Copy the lines below word for word, leaving out the pictures.
╭─ RECORDS FOR PROCESSING
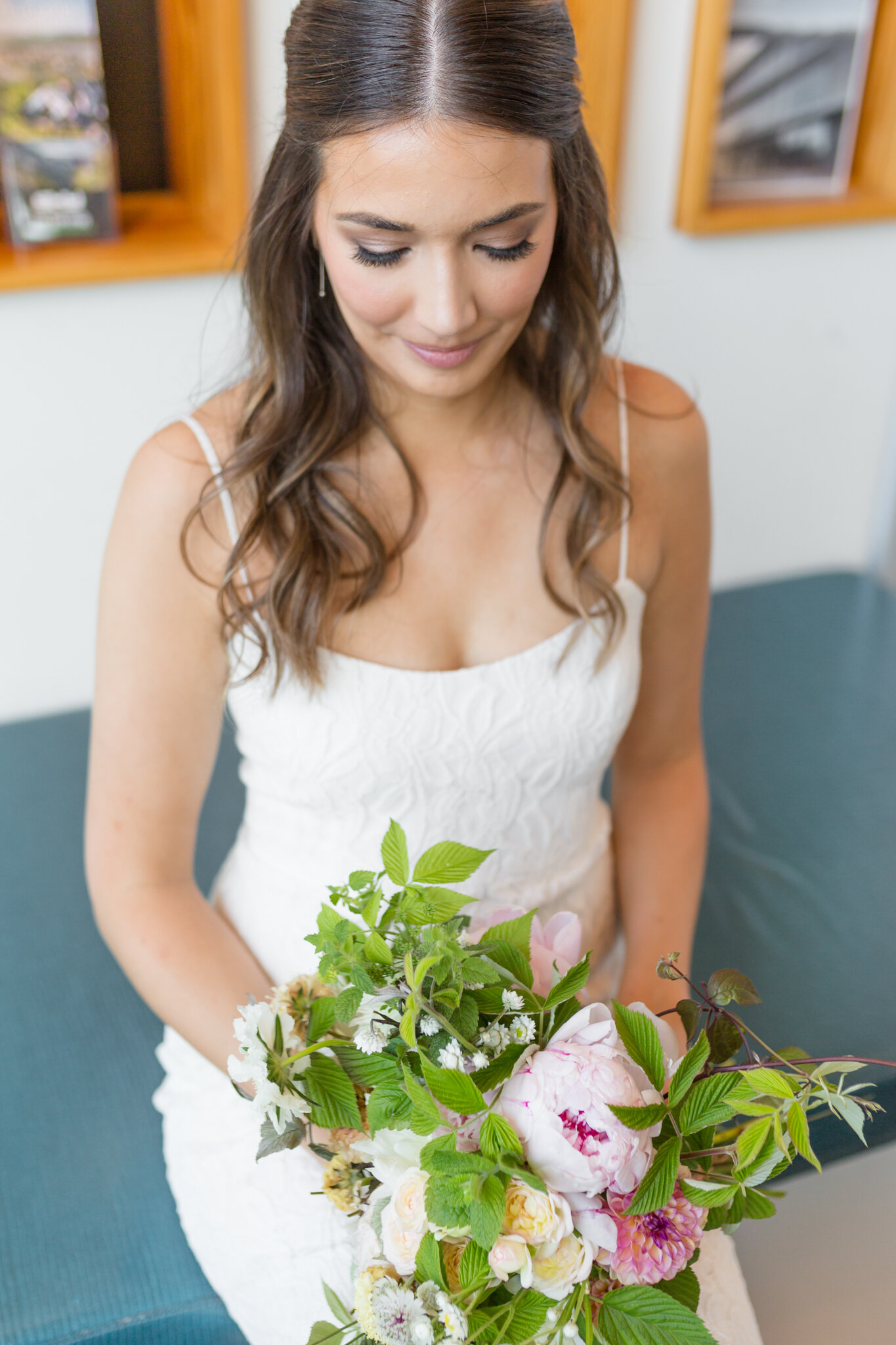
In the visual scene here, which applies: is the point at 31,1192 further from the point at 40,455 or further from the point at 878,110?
the point at 878,110

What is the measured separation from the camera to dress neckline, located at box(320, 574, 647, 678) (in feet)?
3.94

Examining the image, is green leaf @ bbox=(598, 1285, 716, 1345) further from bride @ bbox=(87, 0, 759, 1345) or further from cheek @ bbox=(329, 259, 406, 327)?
cheek @ bbox=(329, 259, 406, 327)

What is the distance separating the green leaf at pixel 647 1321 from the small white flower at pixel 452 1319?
97mm

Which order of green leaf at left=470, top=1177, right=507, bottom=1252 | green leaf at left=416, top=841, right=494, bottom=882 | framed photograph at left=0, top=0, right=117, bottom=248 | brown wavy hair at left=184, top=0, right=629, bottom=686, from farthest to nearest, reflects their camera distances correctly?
framed photograph at left=0, top=0, right=117, bottom=248, brown wavy hair at left=184, top=0, right=629, bottom=686, green leaf at left=416, top=841, right=494, bottom=882, green leaf at left=470, top=1177, right=507, bottom=1252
╰─
ANSWER TO THIS TASK:
In the visual scene here, which applies: is the point at 31,1192 further from the point at 40,455 or further from the point at 878,110?
the point at 878,110

What is the measured separation from the camera to dress neckline, located at box(320, 574, 647, 678) (in feet)?
3.94

Examining the image, is green leaf @ bbox=(598, 1285, 716, 1345) further from bride @ bbox=(87, 0, 759, 1345) or further from cheek @ bbox=(329, 259, 406, 327)?
cheek @ bbox=(329, 259, 406, 327)

What is the distance separating the green leaf at pixel 647 1321 from the small white flower at pixel 452 1319?
97mm

Which order of green leaf at left=470, top=1177, right=507, bottom=1252 | green leaf at left=416, top=841, right=494, bottom=882 | framed photograph at left=0, top=0, right=117, bottom=248 | brown wavy hair at left=184, top=0, right=629, bottom=686, from farthest to nearest, reflects their camera distances correctly?
framed photograph at left=0, top=0, right=117, bottom=248, brown wavy hair at left=184, top=0, right=629, bottom=686, green leaf at left=416, top=841, right=494, bottom=882, green leaf at left=470, top=1177, right=507, bottom=1252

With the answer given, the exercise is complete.